Data records ▸
________________________________________
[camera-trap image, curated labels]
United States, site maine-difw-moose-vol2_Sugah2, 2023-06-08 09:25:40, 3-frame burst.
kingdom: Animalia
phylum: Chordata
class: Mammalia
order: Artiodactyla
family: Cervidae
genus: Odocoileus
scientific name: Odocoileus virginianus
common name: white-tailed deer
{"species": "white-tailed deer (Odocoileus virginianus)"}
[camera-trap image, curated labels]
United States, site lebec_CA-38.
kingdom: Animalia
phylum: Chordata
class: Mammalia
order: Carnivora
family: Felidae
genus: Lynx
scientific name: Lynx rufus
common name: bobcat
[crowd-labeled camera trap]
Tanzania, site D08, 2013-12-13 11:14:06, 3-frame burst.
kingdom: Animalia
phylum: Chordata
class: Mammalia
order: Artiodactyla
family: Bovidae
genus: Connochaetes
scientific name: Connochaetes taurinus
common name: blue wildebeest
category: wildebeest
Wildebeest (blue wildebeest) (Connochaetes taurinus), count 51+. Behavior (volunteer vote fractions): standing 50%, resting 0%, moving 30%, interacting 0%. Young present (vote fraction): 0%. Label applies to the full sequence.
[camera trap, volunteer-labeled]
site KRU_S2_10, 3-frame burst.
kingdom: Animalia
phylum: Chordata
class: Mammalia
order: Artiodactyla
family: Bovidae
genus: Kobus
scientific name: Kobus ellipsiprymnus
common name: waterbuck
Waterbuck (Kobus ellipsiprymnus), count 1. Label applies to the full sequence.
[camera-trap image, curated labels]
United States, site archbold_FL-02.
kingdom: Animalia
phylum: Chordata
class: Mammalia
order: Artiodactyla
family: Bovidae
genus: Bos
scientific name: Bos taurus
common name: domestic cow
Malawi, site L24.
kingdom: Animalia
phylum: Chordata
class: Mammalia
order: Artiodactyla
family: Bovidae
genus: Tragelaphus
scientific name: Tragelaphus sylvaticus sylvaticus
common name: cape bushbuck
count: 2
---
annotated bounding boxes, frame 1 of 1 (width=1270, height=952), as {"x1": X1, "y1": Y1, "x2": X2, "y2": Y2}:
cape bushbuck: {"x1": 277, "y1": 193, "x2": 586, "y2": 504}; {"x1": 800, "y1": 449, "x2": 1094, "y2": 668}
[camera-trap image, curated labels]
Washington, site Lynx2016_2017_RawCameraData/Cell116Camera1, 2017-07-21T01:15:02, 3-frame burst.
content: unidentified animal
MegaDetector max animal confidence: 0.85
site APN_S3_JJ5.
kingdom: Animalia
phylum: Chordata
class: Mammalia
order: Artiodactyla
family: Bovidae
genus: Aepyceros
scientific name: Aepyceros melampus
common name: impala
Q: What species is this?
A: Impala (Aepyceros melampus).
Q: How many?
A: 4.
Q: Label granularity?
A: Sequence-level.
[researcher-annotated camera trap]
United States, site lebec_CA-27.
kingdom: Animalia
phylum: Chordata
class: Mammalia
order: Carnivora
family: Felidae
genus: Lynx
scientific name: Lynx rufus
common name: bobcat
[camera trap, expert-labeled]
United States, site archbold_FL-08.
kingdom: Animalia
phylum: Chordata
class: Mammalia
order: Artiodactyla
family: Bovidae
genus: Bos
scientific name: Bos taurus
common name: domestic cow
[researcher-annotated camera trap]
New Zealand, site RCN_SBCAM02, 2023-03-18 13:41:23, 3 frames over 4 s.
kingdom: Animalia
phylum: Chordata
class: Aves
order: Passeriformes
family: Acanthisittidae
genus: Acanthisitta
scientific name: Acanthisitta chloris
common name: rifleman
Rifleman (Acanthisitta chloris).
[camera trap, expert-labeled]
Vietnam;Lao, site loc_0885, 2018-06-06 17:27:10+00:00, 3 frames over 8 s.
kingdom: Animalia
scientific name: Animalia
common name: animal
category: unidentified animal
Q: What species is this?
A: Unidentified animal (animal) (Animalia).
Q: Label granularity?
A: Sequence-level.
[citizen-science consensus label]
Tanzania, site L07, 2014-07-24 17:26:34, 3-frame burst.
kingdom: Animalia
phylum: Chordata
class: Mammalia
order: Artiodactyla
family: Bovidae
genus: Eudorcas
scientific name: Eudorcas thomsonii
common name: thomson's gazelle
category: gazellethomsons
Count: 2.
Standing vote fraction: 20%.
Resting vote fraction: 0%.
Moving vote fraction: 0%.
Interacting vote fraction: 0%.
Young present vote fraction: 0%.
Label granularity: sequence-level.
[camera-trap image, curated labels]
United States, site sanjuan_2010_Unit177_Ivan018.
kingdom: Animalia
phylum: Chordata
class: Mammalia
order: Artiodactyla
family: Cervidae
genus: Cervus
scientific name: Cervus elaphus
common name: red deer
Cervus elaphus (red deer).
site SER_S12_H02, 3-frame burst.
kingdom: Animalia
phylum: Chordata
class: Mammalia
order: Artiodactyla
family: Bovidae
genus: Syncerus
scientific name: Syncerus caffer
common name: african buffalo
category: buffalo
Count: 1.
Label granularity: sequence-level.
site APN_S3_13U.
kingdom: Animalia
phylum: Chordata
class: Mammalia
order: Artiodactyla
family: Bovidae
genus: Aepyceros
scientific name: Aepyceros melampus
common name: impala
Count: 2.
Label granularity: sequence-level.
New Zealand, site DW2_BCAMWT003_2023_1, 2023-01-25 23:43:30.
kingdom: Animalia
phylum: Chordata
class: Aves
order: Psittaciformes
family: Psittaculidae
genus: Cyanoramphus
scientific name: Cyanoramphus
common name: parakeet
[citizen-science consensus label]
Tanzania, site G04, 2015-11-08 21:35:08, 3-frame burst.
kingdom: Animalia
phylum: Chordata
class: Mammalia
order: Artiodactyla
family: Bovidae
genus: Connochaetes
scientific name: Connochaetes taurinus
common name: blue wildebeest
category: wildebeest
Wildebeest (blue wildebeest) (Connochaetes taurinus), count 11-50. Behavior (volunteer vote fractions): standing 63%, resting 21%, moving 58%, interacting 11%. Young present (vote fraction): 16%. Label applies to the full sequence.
________________________________________
What the exercise asks ▸ Your answer should be the lines of the listing above between the line holding "annotated bounding boxes, frame" and the line holding "content: unidentified animal", inclusive, restated word for word and alone.

Solution below ▸
annotated bounding boxes, frame 1 of 1 (width=1270, height=952), as {"x1": X1, "y1": Y1, "x2": X2, "y2": Y2}:
cape bushbuck: {"x1": 277, "y1": 193, "x2": 586, "y2": 504}; {"x1": 800, "y1": 449, "x2": 1094, "y2": 668}
[camera-trap image, curated labels]
Washington, site Lynx2016_2017_RawCameraData/Cell116Camera1, 2017-07-21T01:15:02, 3-frame burst.
content: unidentified animal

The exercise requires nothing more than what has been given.